Valeting co mentioned having the van front end resprayed and lacquered to restore it. Am I being fed a line and if not has anyone got an idea of cost.

Sorry its a long one

Cheers
PEter.


----------



## Waleem (Nov 1, 2006)

Peter
I wouldnt be surprised if they are right-I am just getting quotes to have my Dethleffs bonnet painted for the same reason-impossible to get a shine.


----------



## drcotts (Feb 23, 2006)

Hi
The Gellcpoat is what is put over the glass fibre moulding to give it a smooth shiny finish. Its exactly the same stuff that is put on Yachts. For some strange reason they always make a better job than they do with motorcaravans. 

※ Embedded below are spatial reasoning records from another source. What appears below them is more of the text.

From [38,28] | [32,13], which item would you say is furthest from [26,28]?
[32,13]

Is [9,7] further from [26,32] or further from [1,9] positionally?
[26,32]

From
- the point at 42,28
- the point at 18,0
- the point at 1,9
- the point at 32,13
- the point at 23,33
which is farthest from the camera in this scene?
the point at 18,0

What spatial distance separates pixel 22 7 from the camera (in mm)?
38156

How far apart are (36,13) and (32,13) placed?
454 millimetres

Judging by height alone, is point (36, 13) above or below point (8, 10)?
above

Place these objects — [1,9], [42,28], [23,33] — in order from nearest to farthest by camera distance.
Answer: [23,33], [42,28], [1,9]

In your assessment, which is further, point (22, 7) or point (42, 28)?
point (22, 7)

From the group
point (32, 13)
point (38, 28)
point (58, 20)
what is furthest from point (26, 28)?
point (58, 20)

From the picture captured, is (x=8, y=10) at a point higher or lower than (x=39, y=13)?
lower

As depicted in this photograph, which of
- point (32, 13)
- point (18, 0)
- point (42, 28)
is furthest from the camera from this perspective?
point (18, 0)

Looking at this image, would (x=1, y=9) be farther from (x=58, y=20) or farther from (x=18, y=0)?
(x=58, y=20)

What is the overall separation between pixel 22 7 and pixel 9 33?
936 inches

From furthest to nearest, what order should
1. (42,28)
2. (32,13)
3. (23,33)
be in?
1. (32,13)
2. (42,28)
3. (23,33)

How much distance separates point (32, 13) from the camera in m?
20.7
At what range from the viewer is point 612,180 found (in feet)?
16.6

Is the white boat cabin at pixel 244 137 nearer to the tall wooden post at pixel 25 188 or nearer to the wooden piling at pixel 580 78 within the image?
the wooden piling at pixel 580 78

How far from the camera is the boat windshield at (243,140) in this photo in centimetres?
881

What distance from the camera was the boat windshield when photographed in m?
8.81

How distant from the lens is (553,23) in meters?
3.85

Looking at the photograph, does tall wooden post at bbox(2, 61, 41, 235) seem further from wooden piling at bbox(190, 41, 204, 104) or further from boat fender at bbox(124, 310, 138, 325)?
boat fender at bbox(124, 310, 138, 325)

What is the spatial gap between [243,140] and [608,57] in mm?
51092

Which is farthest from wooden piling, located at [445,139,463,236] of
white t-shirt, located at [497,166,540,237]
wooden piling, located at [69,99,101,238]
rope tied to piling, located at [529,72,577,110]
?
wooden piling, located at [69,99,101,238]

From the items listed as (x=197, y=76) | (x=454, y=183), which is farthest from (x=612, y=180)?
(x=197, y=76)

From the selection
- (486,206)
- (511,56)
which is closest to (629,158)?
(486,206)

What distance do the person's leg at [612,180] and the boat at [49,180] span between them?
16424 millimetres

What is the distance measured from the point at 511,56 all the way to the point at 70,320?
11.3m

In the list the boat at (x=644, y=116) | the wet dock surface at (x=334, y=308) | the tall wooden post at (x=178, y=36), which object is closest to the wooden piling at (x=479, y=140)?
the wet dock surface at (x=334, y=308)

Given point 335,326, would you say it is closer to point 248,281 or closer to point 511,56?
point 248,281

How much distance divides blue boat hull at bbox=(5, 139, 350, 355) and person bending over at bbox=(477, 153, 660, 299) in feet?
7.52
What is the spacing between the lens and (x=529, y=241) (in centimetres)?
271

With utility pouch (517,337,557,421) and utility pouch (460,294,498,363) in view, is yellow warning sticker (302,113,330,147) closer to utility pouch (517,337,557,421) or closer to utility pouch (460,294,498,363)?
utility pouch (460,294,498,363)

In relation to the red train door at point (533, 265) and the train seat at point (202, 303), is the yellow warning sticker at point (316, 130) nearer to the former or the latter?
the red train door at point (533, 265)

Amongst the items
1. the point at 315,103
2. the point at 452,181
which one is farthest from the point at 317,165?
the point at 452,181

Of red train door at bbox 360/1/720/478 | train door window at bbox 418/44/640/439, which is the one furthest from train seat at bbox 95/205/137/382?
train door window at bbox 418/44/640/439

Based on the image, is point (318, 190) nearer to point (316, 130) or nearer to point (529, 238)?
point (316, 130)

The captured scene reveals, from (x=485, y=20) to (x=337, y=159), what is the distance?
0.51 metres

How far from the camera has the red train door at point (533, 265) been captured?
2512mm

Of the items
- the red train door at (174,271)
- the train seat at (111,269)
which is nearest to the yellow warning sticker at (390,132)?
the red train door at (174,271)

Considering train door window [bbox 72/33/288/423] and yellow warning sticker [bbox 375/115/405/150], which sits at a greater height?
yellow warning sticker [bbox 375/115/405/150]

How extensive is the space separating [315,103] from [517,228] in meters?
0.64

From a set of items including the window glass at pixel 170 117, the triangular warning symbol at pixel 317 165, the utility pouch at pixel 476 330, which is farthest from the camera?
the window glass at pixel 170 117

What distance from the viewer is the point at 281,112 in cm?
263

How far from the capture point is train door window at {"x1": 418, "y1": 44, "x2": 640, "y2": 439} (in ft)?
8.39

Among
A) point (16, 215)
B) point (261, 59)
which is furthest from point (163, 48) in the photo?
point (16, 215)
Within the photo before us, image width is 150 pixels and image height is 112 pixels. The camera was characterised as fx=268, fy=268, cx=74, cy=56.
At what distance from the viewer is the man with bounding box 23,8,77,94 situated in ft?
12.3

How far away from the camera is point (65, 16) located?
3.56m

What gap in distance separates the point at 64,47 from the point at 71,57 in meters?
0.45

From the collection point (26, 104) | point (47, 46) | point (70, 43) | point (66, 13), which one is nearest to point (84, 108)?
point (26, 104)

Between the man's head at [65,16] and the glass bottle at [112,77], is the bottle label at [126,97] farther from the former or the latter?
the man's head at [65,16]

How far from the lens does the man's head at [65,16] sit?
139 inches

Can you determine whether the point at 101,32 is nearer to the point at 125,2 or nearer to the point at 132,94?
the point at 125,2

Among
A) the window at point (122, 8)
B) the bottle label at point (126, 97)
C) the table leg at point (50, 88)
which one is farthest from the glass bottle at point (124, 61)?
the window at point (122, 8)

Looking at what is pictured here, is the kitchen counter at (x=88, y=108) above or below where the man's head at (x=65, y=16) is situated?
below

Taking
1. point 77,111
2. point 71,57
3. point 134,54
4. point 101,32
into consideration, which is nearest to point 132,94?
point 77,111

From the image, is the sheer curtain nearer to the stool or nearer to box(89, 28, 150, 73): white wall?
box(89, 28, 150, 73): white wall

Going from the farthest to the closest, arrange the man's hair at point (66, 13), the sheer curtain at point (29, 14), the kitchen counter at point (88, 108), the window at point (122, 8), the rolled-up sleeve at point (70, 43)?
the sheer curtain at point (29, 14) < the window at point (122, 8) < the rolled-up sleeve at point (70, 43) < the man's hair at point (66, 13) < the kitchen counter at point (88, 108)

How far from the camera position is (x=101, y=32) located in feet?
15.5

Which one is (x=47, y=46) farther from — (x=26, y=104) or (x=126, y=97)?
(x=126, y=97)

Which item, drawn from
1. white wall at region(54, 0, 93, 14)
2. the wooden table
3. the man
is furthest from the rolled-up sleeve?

Providing the surface is still white and the GRP matting is not showing you should try putting some "old fashioned" hard wax car polish on. The type of stuff you used to get years ago. the liquid polishes you get these days are ok of there is a shone there already but if not you have to put on a layer of hard wax to give some depth to the shine. The valeter probally wouldnt want to do this as its fairy hard work but theresults are worth it in the end. 

Once you have built up a good thickness of wax then you can use the liquid polishes like Mer or whatever to kee the shone going.

Phill


----------



## drcotts (Feb 23, 2006)

Hi
The Gellcpoat is what is put over the glass fibre moulding to give it a smooth shiny finish. Its exactly the same stuff that is put on Yachts. For some strange reason they always make a better job than they do with motorcaravans. 

Providing the surface is still white and the GRP matting is not showing you should try putting some "old fashioned" hard wax car polish on. The type of stuff you used to get years ago. the liquid polishes you get these days are ok of there is a shone there already but if not you have to put on a layer of hard wax to give some depth to the shine. The valeter probally wouldnt want to do this as its fairy hard work but theresults are worth it in the end. 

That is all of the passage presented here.